Sanders gets the administrative (and drug) mess right.
The Commonwealth Fund, which rates health care delivery, has the U.S. fifth in quality of care, but last in efficiency and equity, largely because of time spent with administrative issues, duplicative medical testing, and insurance disputes.
We’re also last in healthiness, largely reflecting lifestyle choices. The U.S. obesity rate in 2013 was 35.3%. The OCED average was 19%. Chronic diseases, including diabetes and heart disease, constitute 85% of health care costs.
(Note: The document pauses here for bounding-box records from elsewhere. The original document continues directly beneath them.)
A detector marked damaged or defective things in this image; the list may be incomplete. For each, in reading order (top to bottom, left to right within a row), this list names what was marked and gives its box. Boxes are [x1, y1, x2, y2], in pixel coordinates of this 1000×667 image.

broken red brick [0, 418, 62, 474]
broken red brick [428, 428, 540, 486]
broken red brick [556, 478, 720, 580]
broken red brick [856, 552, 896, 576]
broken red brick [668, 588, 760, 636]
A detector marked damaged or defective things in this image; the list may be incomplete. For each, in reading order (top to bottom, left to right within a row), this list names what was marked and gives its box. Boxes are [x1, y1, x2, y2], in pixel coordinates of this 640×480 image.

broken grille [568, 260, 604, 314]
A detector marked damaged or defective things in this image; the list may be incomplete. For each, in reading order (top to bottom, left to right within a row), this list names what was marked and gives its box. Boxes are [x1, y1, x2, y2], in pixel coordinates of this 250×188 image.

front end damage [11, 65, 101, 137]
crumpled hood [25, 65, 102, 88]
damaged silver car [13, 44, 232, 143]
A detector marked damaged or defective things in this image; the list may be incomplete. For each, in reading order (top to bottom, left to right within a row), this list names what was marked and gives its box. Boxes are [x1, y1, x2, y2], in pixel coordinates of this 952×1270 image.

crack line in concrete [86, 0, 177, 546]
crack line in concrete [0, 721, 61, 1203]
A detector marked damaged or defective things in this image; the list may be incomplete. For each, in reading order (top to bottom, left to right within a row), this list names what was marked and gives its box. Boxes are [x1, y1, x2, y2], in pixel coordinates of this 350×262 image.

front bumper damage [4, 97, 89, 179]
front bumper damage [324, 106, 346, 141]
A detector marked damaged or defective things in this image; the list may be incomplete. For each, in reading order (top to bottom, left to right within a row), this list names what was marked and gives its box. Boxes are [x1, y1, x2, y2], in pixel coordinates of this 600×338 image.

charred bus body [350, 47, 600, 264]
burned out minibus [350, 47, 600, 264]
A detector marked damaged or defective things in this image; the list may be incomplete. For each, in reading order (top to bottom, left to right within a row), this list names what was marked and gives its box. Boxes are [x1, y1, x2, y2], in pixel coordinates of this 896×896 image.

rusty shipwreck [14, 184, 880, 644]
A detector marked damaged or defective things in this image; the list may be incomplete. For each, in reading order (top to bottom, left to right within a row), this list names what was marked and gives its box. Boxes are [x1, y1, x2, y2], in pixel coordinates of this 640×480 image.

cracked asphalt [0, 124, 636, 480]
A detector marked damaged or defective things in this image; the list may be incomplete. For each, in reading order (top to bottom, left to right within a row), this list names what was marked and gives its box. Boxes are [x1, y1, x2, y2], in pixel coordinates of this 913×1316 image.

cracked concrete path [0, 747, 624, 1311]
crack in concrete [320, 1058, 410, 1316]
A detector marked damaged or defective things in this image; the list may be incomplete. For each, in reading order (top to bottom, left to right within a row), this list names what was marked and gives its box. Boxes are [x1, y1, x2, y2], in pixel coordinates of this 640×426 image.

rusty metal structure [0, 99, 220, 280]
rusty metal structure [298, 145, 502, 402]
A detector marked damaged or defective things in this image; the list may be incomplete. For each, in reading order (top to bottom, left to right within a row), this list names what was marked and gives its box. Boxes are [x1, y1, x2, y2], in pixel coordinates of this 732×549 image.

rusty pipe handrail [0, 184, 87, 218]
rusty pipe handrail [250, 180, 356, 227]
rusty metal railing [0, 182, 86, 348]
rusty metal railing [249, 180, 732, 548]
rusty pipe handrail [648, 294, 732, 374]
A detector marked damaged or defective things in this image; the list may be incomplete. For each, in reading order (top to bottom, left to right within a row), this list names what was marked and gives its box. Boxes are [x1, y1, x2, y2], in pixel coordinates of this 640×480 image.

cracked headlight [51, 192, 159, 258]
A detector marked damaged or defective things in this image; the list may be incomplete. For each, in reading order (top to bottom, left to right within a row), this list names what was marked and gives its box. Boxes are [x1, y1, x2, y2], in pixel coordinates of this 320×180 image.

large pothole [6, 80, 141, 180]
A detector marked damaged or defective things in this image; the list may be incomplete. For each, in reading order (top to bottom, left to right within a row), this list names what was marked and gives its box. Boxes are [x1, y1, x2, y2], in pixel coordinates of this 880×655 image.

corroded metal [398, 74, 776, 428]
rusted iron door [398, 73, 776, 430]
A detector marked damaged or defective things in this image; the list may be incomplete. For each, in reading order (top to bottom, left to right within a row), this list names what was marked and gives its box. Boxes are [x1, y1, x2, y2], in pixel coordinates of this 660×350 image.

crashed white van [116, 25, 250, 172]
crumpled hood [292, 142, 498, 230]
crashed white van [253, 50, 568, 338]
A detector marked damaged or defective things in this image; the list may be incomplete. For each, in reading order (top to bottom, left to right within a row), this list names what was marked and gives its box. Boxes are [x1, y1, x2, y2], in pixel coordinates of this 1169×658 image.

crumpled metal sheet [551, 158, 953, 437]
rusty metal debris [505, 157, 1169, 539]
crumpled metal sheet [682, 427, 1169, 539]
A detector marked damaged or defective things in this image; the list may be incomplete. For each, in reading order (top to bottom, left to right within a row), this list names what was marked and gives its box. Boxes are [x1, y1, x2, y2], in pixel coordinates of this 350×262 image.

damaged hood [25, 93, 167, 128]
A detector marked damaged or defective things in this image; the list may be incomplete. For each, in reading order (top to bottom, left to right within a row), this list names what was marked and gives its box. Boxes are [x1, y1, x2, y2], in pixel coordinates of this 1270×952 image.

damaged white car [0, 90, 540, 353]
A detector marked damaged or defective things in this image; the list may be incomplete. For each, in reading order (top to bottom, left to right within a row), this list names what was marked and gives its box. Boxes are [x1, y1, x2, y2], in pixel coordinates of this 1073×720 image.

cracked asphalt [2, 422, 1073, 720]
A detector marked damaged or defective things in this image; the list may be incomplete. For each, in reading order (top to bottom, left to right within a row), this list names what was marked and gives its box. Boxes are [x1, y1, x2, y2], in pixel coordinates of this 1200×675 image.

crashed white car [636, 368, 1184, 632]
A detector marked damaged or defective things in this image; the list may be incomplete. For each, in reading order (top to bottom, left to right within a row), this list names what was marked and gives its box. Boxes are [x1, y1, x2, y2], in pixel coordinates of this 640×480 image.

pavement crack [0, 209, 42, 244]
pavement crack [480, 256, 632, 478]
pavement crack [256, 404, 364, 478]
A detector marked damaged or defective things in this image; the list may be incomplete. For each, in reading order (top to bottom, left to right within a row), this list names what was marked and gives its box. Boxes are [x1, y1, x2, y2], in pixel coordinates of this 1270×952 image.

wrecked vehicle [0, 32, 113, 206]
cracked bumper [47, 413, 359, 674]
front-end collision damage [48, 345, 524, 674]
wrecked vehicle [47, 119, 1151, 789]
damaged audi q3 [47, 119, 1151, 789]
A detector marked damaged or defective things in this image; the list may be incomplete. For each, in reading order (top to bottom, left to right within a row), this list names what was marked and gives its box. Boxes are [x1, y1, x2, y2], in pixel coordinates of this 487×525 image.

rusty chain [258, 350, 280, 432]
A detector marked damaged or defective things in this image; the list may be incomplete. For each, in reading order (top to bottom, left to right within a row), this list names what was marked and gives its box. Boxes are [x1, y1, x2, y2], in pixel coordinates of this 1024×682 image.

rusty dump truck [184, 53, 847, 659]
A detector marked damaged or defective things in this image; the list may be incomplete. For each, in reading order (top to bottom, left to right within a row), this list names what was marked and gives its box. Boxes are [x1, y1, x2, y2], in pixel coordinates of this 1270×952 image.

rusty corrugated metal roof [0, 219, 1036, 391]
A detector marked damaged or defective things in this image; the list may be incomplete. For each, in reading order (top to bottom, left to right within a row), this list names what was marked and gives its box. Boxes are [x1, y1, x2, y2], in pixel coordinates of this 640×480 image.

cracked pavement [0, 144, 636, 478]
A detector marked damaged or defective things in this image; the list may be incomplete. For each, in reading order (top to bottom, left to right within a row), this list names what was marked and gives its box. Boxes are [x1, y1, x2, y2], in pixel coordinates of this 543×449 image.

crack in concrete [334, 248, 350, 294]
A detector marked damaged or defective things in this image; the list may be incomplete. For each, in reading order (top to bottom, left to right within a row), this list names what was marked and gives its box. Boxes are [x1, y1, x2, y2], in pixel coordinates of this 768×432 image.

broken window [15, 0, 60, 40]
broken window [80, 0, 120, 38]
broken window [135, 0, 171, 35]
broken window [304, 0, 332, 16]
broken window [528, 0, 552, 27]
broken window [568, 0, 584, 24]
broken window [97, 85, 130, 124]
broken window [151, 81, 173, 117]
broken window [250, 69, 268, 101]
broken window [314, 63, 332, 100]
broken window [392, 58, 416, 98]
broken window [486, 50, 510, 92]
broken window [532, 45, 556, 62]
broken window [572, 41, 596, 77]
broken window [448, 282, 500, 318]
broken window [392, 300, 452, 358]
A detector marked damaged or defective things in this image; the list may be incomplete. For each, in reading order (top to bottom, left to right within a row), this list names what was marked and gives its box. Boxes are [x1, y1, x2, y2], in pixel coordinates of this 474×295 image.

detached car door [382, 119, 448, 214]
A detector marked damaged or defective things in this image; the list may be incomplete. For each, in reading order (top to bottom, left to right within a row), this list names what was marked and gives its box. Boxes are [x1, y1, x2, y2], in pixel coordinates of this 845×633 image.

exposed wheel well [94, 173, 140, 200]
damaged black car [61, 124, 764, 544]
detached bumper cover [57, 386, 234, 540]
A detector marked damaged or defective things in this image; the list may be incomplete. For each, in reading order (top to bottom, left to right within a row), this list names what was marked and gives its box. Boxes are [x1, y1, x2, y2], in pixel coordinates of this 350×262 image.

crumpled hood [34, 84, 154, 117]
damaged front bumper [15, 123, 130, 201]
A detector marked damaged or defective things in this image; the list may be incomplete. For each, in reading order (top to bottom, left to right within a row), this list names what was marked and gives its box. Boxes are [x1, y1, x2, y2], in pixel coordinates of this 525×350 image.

The sickest 5% of Americans devour half of health care costs, the healthiest 50% only 3%. Donald Trump was right in 2000 when he (or someone) wrote in “The America We Deserve,” “We must have universal health care. Just imagine the improved quality of life for our society as a whole.”
The U.S. must get in step with the industrialized world. The crazy-quilt system of employer-based insurance, Obamacare, Medicare, Medicaid, and the Veterans Administration is a mess.
Forget labels. We need a streamlined, less expensive system designed for the common good.